PROBLEM DESCRIPTION: Your task is to reproduce exactly the lines from the line with "United States, site lebec_CA-43." through the end of the records below.

☆ ☆ ☆ ☆

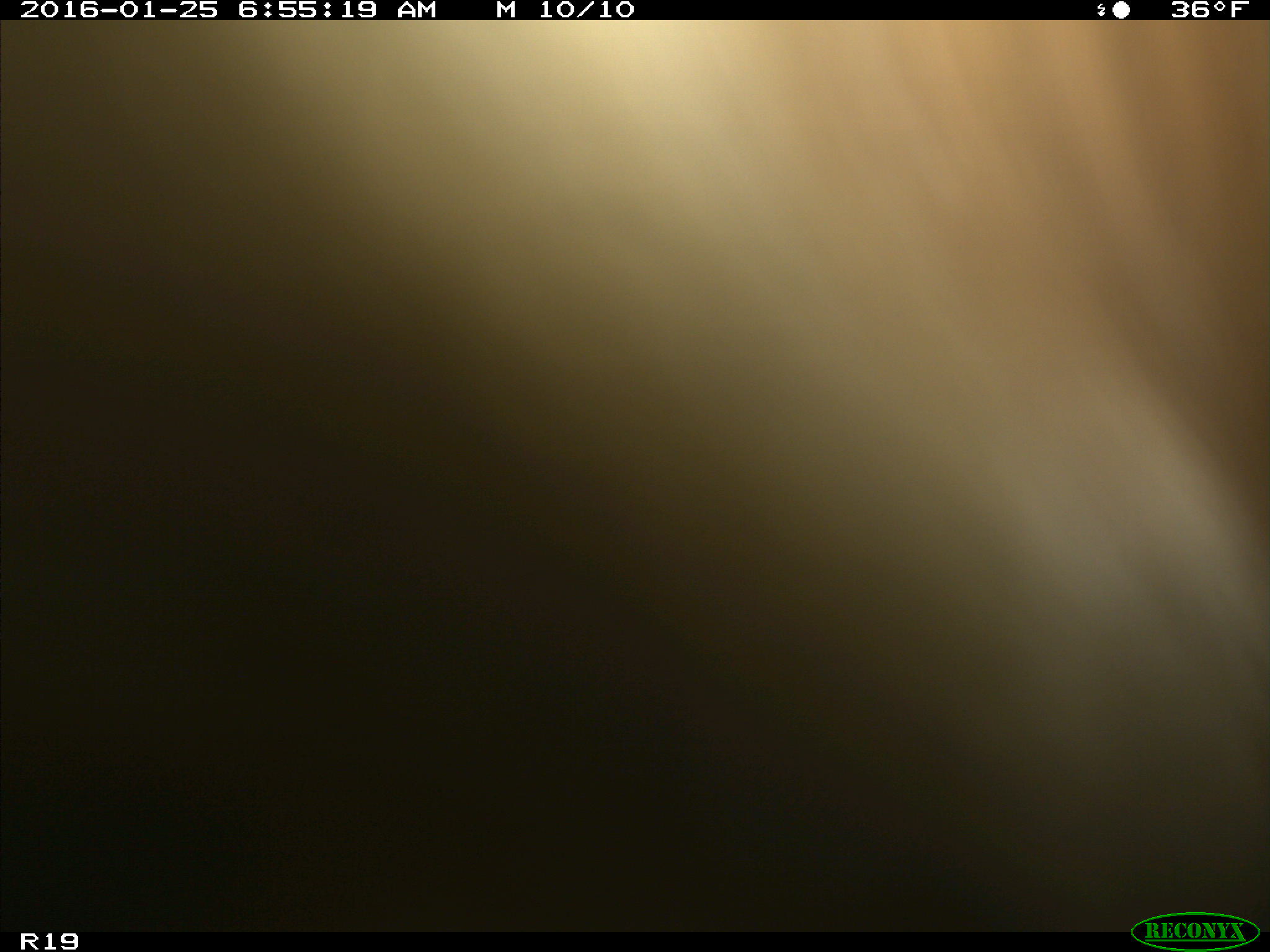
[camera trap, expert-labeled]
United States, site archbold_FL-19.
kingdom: Animalia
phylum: Chordata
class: Mammalia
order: Artiodactyla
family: Bovidae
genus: Bos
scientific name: Bos taurus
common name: domestic cow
Bos taurus (domestic cow).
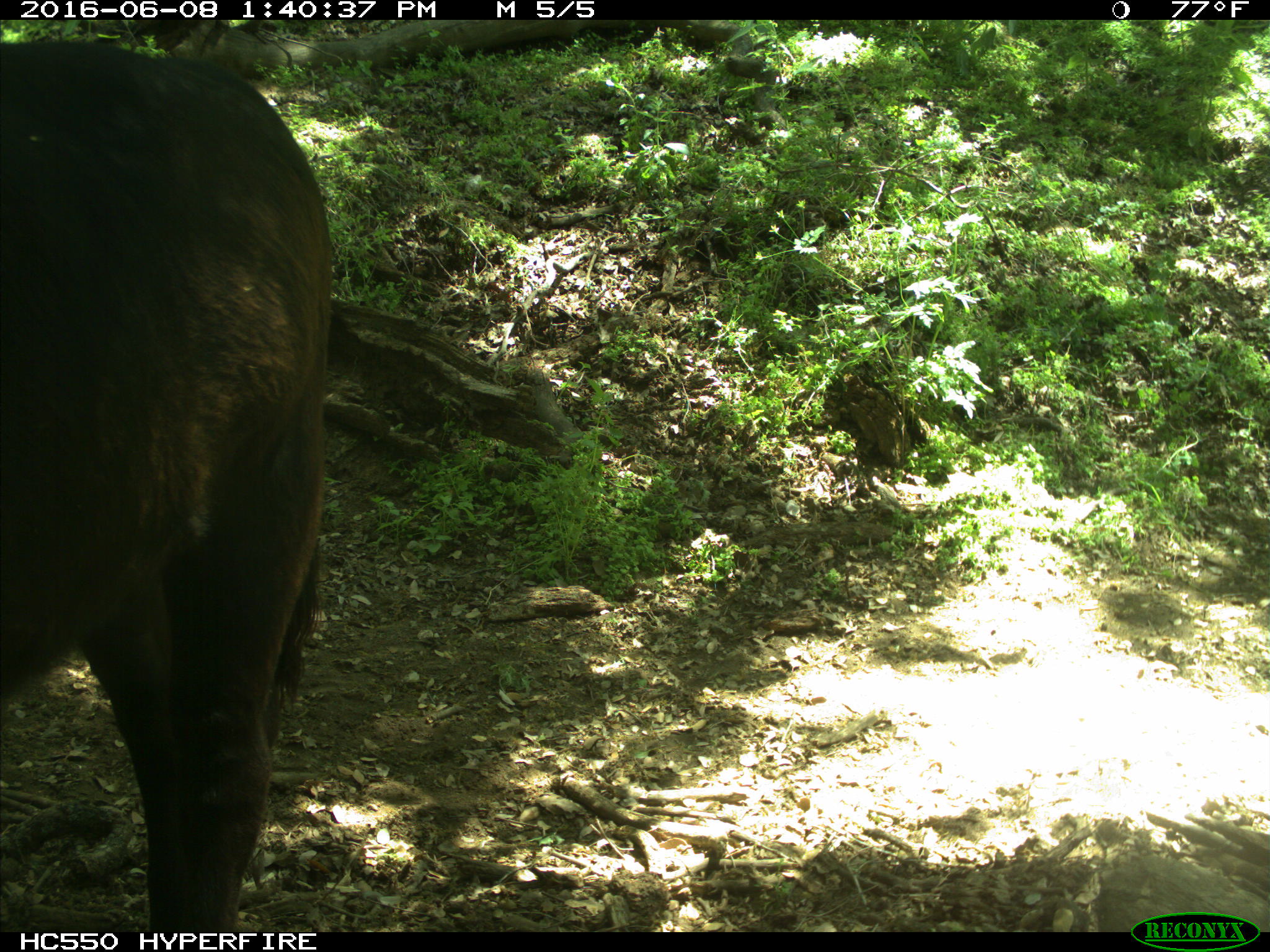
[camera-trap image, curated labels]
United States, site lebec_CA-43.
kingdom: Animalia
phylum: Chordata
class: Mammalia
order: Artiodactyla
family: Bovidae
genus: Bos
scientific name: Bos taurus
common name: domestic cow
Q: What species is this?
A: Bos taurus (domestic cow).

☆ ☆ ☆ ☆

EXERCISE SOLUTION:
United States, site lebec_CA-43.
kingdom: Animalia
phylum: Chordata
class: Mammalia
order: Artiodactyla
family: Bovidae
genus: Bos
scientific name: Bos taurus
common name: domestic cow
Q: What species is this?
A: Bos taurus (domestic cow).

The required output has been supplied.